Nunca se viu numa eleição brasileira, nem mesmo nas eleições feitas durante o AI-5, atos de ditadura como os que estão sendo praticados neste momento pelo Poder Judiciário
(J.R. Guzzo, publicado no jornal Gazeta do Povo em 20 de outubro de 2022)
A censura é um câncer e, sendo câncer, pode gerar metástase — a infecção sai do lugar onde começou e começa a invadir, passo por passo, o organismo inteiro. É o que está acontecendo com os atos de repressão do ministro Alexandre de Moraes e seus imitadores no Tribunal Superior Eleitoral contra órgãos de imprensa. Dia após dia, violam de maneira cada vez mais maligna a liberdade de expressão, estabelecida com palavras indiscutíveis na Constituição Federal do Brasil — e proíbem os veículos de comunicação de publicarem qualquer coisa que o ex-presidente Lula, candidato nas eleições do dia 30 de outubro, não quer que seja publicada. A primeira agressão foi contra a Gazeta do Povo, censurada pelo TSE por informar, com base em fatos escandalosamente públicos, que Lula e o ditador da Nicarágua, Daniel Ortega, são aliados políticos e admiradores um do outro. Lula acha que isso pode lhe custar votos. Exigiu então que a Gazeta não publicasse nada a esse respeito e foi atendido na hora pelo TSE; sempre é. A partir daí o câncer se espalhou. Acaba de infectar a rádio Jovem Pan, e pelos mesmos motivos: levar ao ar notícias sobre fatos verdadeiros cuja divulgação Lula não admite. A rádio está censurada pelo TSE por falar dos processos e das condenações de Lula por corrupção e lavagem de dinheiro. É como se não tivesse existido a Lava Jato, ou a sua prisão durante 20 meses em Curitiba, ou a devolução em massa de dinheiro roubado. A Jovem Pan não pode falar nada disso.

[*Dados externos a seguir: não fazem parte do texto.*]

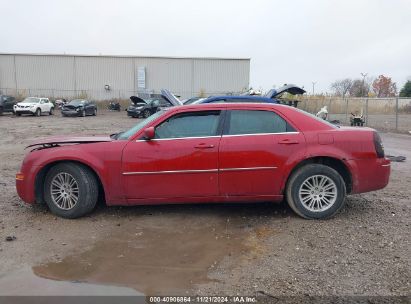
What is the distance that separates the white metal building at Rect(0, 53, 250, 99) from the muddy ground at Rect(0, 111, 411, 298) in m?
49.7

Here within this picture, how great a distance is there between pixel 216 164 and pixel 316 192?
134 cm

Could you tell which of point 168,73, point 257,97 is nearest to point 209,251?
point 257,97

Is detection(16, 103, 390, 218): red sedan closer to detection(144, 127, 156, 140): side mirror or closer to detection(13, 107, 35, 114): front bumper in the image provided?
detection(144, 127, 156, 140): side mirror

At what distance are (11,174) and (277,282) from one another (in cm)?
688

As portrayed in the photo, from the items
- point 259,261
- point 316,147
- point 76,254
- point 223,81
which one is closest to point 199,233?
point 259,261

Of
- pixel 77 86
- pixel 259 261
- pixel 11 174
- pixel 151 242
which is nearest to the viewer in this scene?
pixel 259 261

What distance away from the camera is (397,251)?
4621 millimetres

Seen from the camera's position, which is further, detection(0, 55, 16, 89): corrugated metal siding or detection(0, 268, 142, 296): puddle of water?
detection(0, 55, 16, 89): corrugated metal siding

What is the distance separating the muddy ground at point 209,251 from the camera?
12.7ft

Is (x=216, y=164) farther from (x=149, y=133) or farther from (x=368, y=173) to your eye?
(x=368, y=173)

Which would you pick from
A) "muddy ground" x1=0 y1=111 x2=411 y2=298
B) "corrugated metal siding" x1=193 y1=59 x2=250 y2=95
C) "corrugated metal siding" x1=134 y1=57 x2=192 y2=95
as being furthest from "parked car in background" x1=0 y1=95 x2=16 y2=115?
"muddy ground" x1=0 y1=111 x2=411 y2=298

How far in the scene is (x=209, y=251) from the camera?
467cm

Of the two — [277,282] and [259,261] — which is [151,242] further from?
[277,282]

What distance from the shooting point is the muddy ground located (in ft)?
12.7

Nunca se viu numa eleição brasileira, nem mesmo nas eleições consentidas e bem-comportadas feitas durante o AI-5, atos de ditadura como os que estão sendo praticados neste momento pelo alto Poder Judiciário. O processo eleitoral, por conta disso, está irremediavelmente sujo; qualquer que seja o resultado, a dupla STF-TSE conduziu durante toda a campanha um processo de destruição da democracia que não pode mais ser consertado. A autoridade eleitoral abandonou, sem maiores preocupações com aparências, a sua obrigação elementar de ser imparcial — está agindo abertamente a favor de um candidato, o ex-presidente Lula, contra o candidato adversário, o presidente Jair Bolsonaro. Montou-se, aliás, com a colaboração da maior parte da mídia, uma colossal operação de fingimento, através da qual STF-TSE pretendem salvar o Brasil do “autoritarismo” — e se servem desta mentira para violar a Constituição, liquidar liberdades públicas e individuais, e impor a censura em favor do seu candidato.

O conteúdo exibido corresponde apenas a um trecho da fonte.